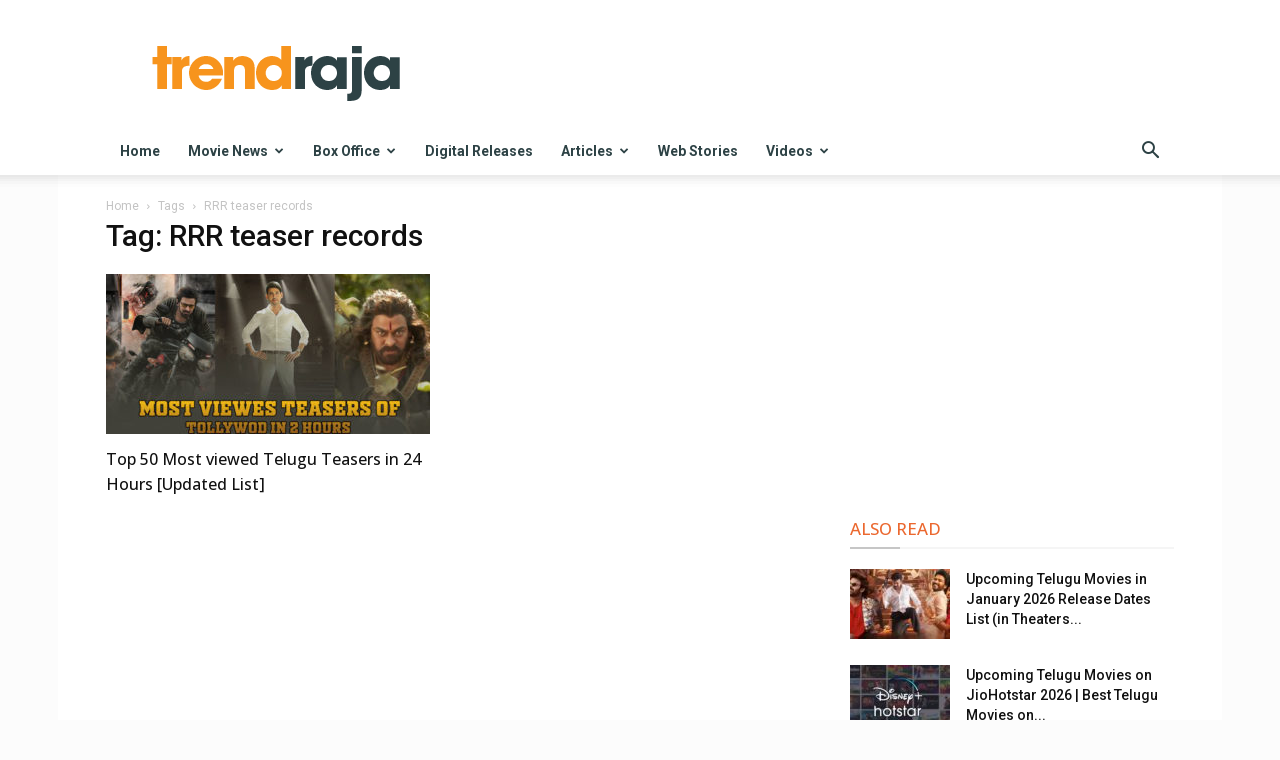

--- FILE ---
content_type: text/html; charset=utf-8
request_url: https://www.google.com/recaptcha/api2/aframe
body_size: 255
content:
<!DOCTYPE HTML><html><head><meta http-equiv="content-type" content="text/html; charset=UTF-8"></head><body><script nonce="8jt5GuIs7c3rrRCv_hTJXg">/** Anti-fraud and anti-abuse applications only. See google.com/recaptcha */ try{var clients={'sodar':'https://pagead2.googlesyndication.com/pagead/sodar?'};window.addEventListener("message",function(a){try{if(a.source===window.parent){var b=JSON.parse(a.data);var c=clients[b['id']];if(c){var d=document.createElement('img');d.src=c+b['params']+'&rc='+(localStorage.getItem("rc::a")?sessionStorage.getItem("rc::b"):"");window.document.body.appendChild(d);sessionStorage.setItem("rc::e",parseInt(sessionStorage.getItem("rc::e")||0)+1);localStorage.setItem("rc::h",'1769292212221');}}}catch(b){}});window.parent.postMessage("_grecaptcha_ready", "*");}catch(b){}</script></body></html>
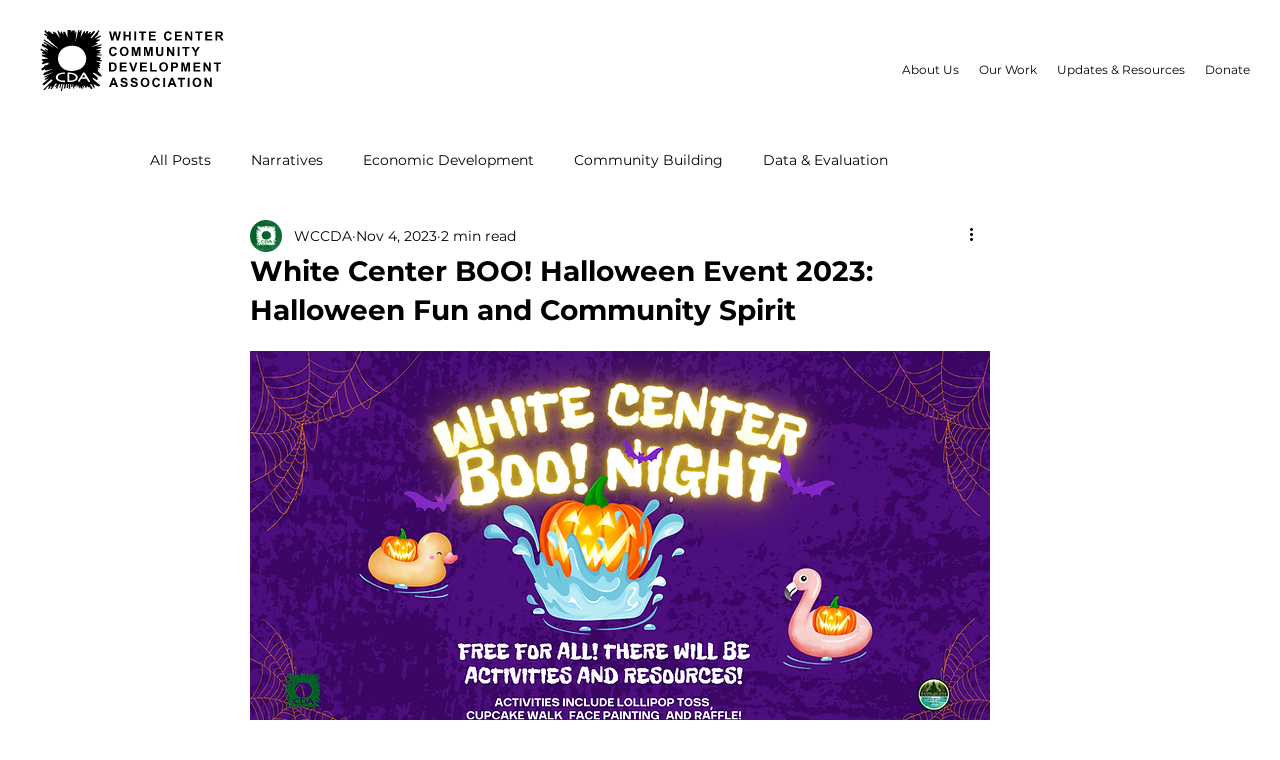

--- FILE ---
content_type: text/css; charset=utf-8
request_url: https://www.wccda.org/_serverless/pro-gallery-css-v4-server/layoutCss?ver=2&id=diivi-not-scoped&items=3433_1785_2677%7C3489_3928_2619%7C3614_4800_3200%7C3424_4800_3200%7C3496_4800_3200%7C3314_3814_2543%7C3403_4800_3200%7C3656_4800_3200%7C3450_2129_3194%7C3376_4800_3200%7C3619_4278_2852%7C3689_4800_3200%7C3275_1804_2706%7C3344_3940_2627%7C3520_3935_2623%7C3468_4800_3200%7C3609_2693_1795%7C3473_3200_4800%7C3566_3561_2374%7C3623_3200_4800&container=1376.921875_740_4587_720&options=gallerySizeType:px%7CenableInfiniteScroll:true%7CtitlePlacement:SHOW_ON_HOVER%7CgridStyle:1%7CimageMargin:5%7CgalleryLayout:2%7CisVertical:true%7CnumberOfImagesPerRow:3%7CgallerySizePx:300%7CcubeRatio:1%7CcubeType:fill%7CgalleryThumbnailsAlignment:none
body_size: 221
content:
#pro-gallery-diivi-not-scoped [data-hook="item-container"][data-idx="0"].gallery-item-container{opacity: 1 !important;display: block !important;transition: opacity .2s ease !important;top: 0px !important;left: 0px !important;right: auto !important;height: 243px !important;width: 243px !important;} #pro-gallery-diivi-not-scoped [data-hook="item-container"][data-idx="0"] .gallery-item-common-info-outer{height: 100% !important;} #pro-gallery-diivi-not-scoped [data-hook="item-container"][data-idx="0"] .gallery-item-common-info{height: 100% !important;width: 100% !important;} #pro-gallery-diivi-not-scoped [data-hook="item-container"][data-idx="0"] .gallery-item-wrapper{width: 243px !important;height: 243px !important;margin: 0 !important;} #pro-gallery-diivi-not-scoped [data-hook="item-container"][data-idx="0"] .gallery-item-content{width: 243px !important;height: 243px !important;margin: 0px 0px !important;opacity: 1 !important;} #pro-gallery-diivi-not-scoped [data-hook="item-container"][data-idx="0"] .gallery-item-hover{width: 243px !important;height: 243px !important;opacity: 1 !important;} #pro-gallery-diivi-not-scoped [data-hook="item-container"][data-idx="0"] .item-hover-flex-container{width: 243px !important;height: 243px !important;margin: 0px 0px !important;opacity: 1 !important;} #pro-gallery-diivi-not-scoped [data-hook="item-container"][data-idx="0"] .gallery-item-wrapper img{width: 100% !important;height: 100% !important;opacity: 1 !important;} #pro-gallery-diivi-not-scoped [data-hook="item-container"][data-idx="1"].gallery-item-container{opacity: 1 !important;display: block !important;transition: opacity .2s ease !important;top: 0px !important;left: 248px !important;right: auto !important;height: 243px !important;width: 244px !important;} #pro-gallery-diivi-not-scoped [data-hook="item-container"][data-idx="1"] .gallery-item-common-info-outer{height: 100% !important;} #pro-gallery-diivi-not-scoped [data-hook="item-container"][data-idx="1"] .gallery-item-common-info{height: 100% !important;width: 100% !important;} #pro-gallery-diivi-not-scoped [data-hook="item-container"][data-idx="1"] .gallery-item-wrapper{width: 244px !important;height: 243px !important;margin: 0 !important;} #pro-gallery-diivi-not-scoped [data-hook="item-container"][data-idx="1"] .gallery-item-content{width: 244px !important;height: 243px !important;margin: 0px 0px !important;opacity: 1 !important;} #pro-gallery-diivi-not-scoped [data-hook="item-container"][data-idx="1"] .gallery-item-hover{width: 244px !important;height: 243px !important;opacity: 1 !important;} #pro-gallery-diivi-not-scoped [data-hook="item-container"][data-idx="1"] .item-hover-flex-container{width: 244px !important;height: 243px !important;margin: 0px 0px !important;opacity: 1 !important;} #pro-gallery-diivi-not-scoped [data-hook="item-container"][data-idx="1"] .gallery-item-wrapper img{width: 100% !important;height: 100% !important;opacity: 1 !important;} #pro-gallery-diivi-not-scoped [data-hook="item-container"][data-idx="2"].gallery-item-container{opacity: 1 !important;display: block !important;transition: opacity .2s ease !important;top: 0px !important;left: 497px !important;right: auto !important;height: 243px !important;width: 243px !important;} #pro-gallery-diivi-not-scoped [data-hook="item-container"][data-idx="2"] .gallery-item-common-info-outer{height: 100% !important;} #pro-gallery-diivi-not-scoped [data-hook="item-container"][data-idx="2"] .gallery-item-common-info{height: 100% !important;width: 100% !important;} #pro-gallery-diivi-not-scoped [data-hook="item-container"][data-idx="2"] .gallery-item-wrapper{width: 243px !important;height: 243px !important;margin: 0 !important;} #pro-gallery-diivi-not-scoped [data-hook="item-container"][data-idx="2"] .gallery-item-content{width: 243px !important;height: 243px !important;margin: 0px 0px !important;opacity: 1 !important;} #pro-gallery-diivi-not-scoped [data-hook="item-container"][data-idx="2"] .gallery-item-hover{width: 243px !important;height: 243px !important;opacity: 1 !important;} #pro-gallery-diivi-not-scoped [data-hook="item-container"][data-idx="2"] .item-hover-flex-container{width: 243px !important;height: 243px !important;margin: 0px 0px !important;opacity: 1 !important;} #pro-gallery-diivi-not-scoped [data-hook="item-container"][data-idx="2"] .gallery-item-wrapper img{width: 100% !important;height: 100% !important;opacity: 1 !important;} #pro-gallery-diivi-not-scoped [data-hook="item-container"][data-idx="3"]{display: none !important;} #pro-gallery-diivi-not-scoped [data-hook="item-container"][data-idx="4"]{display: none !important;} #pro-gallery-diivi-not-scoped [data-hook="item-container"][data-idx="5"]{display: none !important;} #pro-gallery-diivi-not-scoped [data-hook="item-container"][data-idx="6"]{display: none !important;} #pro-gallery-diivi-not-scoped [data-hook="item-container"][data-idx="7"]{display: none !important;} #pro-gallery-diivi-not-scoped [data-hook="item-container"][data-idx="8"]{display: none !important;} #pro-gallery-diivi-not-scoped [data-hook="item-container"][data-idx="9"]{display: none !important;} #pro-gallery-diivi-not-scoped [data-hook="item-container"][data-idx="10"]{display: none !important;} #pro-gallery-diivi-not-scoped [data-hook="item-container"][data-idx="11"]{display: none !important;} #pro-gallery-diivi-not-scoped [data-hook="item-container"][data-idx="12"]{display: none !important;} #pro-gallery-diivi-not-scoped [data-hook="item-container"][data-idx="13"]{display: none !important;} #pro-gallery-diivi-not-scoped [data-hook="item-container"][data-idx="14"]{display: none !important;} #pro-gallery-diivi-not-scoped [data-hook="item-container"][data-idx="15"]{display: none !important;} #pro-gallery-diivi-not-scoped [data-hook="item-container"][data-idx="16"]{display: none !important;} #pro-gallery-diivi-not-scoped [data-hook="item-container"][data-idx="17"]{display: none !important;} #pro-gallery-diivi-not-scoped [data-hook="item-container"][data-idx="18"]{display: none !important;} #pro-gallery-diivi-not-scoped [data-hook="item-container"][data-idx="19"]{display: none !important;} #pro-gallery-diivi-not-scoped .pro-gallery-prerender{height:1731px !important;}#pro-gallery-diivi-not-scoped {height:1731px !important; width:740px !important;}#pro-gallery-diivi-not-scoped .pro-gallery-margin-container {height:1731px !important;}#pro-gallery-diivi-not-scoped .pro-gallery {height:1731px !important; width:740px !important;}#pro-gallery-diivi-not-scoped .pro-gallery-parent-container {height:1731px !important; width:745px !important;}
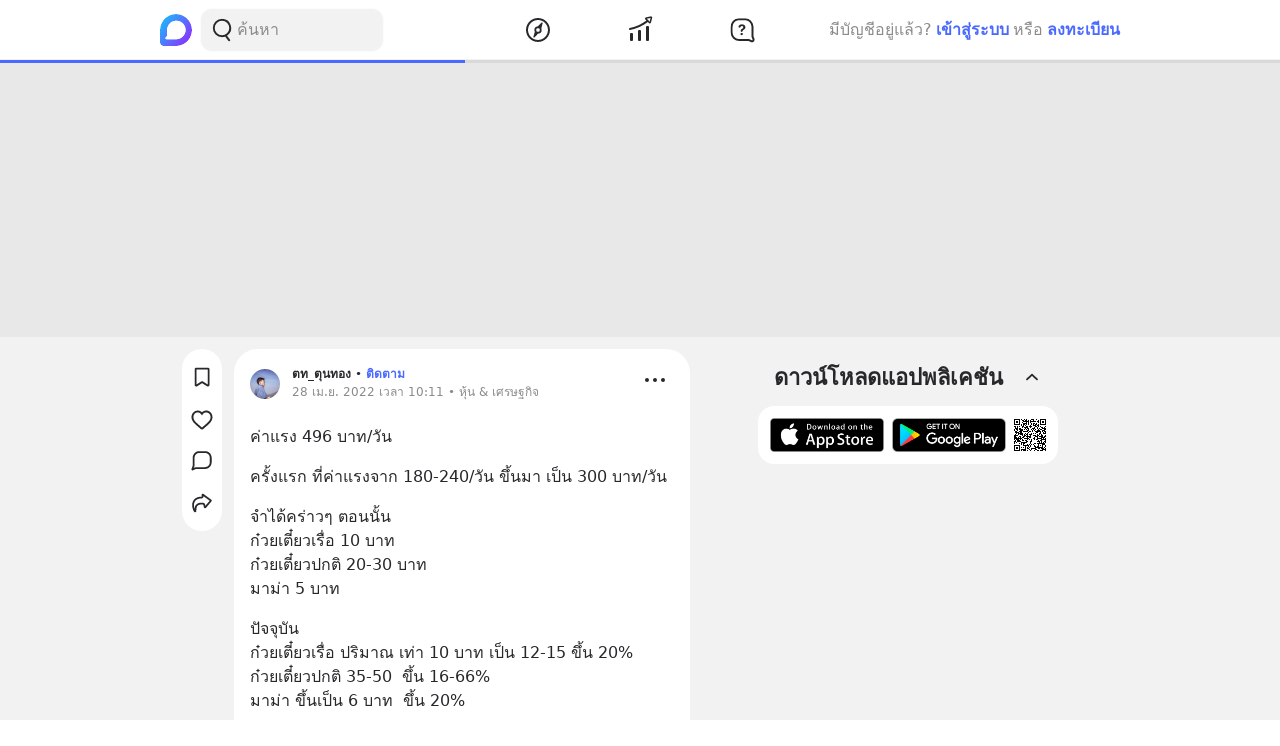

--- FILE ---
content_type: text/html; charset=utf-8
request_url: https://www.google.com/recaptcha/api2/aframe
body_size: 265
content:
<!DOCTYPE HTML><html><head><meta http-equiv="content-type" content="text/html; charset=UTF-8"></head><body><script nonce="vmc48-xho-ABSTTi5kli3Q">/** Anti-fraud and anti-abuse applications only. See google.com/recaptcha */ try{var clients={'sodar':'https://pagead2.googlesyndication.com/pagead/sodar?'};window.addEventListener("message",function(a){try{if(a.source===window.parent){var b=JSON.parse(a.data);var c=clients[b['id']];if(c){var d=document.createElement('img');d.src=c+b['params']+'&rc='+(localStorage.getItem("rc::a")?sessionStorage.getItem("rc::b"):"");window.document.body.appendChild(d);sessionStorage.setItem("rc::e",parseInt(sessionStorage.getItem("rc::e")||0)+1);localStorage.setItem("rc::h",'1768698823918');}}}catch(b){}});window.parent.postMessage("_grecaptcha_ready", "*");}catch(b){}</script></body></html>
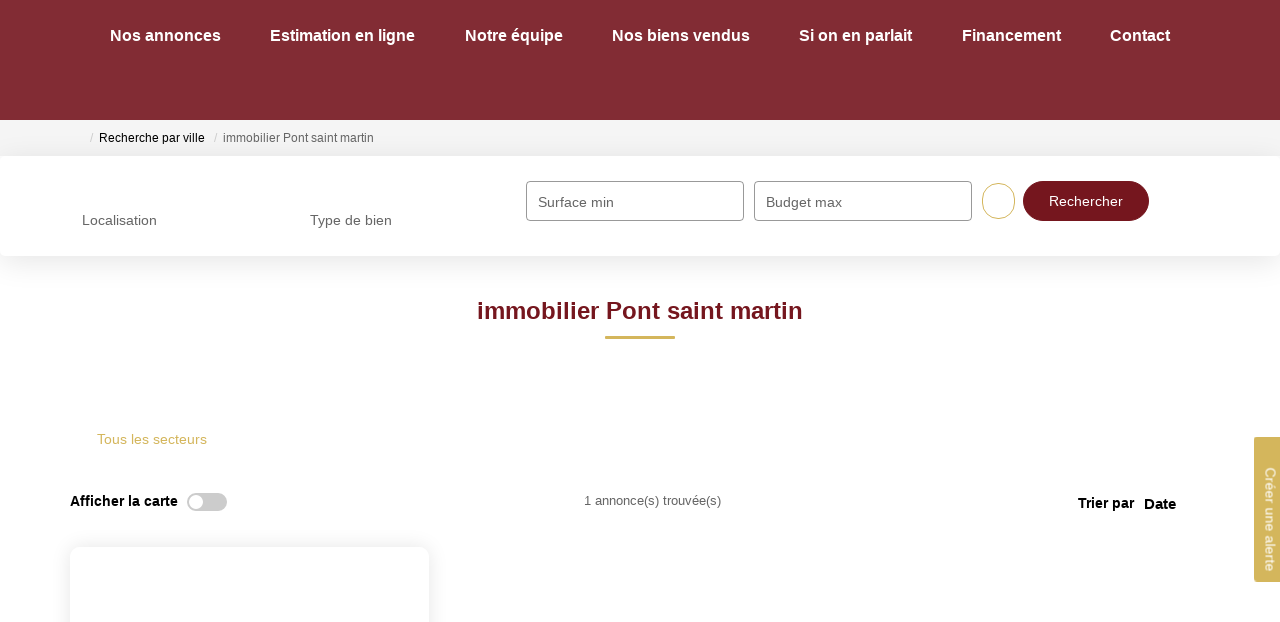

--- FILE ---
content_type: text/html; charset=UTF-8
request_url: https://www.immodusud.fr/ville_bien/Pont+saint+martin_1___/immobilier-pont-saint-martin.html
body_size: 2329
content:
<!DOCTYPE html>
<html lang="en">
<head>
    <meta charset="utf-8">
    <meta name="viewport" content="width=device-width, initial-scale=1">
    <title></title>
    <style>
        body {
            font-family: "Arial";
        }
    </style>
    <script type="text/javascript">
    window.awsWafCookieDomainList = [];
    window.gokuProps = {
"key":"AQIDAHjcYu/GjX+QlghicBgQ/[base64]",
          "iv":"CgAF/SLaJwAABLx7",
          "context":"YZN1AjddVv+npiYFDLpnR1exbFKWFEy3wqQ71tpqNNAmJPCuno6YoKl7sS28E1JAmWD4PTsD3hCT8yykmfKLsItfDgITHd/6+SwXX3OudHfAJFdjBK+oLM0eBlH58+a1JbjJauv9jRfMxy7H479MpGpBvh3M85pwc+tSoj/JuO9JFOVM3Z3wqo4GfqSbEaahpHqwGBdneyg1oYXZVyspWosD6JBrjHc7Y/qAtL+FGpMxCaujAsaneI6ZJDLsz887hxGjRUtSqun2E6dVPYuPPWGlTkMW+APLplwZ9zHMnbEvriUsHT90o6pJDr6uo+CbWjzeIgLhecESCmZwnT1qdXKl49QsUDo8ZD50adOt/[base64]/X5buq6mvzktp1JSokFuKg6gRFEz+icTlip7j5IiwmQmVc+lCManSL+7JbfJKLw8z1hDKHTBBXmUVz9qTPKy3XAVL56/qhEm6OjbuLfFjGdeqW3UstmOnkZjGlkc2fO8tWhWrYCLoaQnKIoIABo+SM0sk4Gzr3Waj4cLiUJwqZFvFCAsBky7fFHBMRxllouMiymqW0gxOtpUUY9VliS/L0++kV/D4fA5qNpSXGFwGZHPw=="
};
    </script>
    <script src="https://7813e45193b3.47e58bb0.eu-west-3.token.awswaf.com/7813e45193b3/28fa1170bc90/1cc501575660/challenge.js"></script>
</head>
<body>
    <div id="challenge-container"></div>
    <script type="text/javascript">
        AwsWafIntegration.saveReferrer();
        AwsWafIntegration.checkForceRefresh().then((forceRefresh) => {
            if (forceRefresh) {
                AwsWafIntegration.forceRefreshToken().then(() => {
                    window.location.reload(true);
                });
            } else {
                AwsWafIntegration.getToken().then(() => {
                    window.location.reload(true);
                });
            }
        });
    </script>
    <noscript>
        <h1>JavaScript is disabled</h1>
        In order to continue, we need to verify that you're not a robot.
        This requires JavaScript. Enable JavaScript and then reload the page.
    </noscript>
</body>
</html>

· · · ·

* Try it *
If a line in the material above contains "AwsWafIntegration", show that line.

* Answer area *
        AwsWafIntegration.saveReferrer();
        AwsWafIntegration.checkForceRefresh().then((forceRefresh) => {
                AwsWafIntegration.forceRefreshToken().then(() => {
                AwsWafIntegration.getToken().then(() => {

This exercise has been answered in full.